Which pencils are they? Are they like the old ones with a clear barrel, and replaceable eraser, and use the long leads in the little box with the slide out divided wood tray? Remember those?








 








.


----------



## ryan50hrl (Jun 30, 2012)

I can't stand mechanical pencils for the shop....gotta be a good old wood case Ticonderoga for me...


----------



## Gilgaron (Mar 16, 2012)

I usually use a carpenter pencil... I have a lead holder style pencil I bought that never breaks but leaves a bit of a light line, and I have a mechanical pencil mostly for notes or when I'm using an incra ruler that requires it, but in the latter the lead will break sometimes just getting stuck in the grain on oak or ash.


----------



## cabinetman (Jul 5, 2007)

I keep a few sharpeners similar to these around. A couple in the tool box, one in my pocket, and near the saws. Very handy, as they are small, store shavings, and make nice points on #2 pencils.








 








.


----------



## Burb (Nov 30, 2012)

ryan50hrl said:


> Finally broke down and bought a hand tool :-D


I used the upgrade electric version myself. Its between my stereo and toolbox on the shelf. It gets ALOT of use, but mainly cause I hate anything except a sharp point so I re-sharpen constantly.


----------

▶ Directives:
A. In the forum thread on shop pencils, what brand of wood-cased pencil does ryan50hrl prefer for the shop?
B. List every kind of pencil that Gilgaron says he uses in the forum thread on shop pencils.
C. Transcribe the part of the forum thread on shop pencils that opens with the words containing "## Burb (Nov" and closes with "I re-sharpen constantly.".
The data after this point is separate material, unrelated to the forum thread on shop pencils.

▶ Supplied entries:

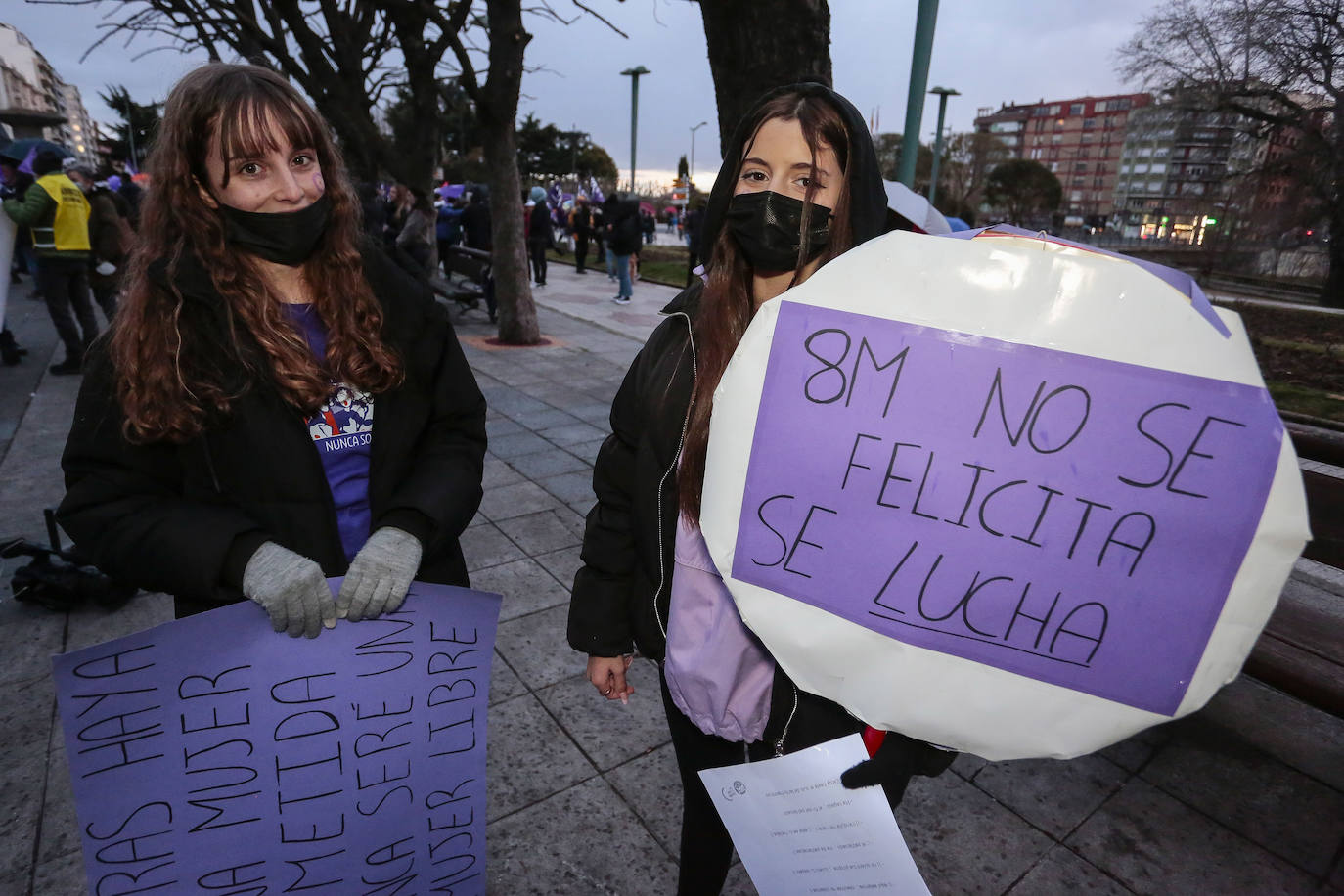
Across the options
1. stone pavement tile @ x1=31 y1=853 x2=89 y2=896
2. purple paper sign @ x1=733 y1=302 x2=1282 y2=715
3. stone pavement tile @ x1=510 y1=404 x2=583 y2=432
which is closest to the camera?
purple paper sign @ x1=733 y1=302 x2=1282 y2=715

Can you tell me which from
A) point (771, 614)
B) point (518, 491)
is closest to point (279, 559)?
point (771, 614)

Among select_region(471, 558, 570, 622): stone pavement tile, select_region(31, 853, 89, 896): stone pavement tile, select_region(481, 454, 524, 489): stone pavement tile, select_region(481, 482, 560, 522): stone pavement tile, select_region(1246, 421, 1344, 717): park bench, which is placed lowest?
select_region(31, 853, 89, 896): stone pavement tile

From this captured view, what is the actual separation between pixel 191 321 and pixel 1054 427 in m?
1.40

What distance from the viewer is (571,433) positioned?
18.9 ft

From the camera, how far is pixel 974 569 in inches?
33.5

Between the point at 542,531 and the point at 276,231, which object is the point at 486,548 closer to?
the point at 542,531

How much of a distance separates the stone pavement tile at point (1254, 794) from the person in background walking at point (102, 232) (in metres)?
8.14

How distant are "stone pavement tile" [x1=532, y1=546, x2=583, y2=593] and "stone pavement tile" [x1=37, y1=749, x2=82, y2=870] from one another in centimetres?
184

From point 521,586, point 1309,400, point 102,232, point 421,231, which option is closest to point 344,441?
point 521,586

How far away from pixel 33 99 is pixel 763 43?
79726mm

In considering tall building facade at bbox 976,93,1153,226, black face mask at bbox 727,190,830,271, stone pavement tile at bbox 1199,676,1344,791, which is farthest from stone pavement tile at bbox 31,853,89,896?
tall building facade at bbox 976,93,1153,226

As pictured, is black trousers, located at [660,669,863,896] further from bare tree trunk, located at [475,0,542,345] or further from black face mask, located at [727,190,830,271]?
bare tree trunk, located at [475,0,542,345]

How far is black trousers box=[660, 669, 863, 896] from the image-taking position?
1.22m

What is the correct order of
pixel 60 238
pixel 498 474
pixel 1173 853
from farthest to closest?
1. pixel 60 238
2. pixel 498 474
3. pixel 1173 853
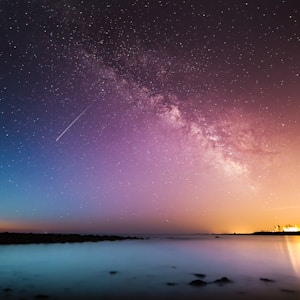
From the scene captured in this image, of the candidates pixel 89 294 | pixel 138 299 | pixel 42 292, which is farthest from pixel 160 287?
pixel 42 292

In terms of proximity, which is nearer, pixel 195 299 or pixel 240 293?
pixel 195 299

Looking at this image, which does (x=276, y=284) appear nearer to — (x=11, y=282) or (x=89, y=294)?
(x=89, y=294)

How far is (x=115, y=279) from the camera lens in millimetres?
19641

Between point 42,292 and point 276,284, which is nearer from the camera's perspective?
point 42,292

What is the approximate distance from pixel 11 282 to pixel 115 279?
255 inches

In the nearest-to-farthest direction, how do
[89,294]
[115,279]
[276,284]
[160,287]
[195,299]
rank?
[195,299] → [89,294] → [160,287] → [276,284] → [115,279]

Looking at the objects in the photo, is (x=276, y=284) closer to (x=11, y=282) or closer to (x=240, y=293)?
(x=240, y=293)

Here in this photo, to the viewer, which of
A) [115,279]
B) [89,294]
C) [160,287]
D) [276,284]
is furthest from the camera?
[115,279]

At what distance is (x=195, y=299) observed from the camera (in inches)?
527

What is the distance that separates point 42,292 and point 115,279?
→ 246 inches

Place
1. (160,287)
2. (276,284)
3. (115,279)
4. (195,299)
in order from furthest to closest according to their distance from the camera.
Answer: (115,279)
(276,284)
(160,287)
(195,299)

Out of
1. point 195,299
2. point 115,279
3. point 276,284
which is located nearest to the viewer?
point 195,299

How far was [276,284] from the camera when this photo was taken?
58.0 ft

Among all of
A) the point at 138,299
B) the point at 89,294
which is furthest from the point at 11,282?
the point at 138,299
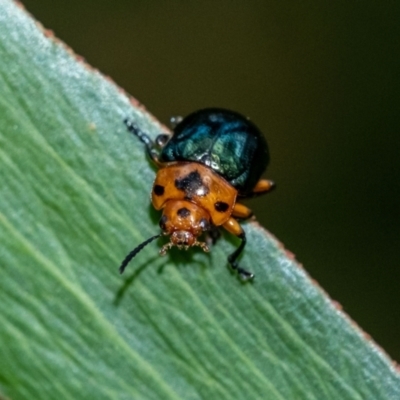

▶ Solutions:
A. Ticonderoga.

B. A carpenter pencil, a lead holder style pencil, and a mechanical pencil.

C.
## Burb (Nov 30, 2012)

ryan50hrl said:


> Finally broke down and bought a hand tool :-D


I used the upgrade electric version myself. Its between my stereo and toolbox on the shelf. It gets ALOT of use, but mainly cause I hate anything except a sharp point so I re-sharpen constantly.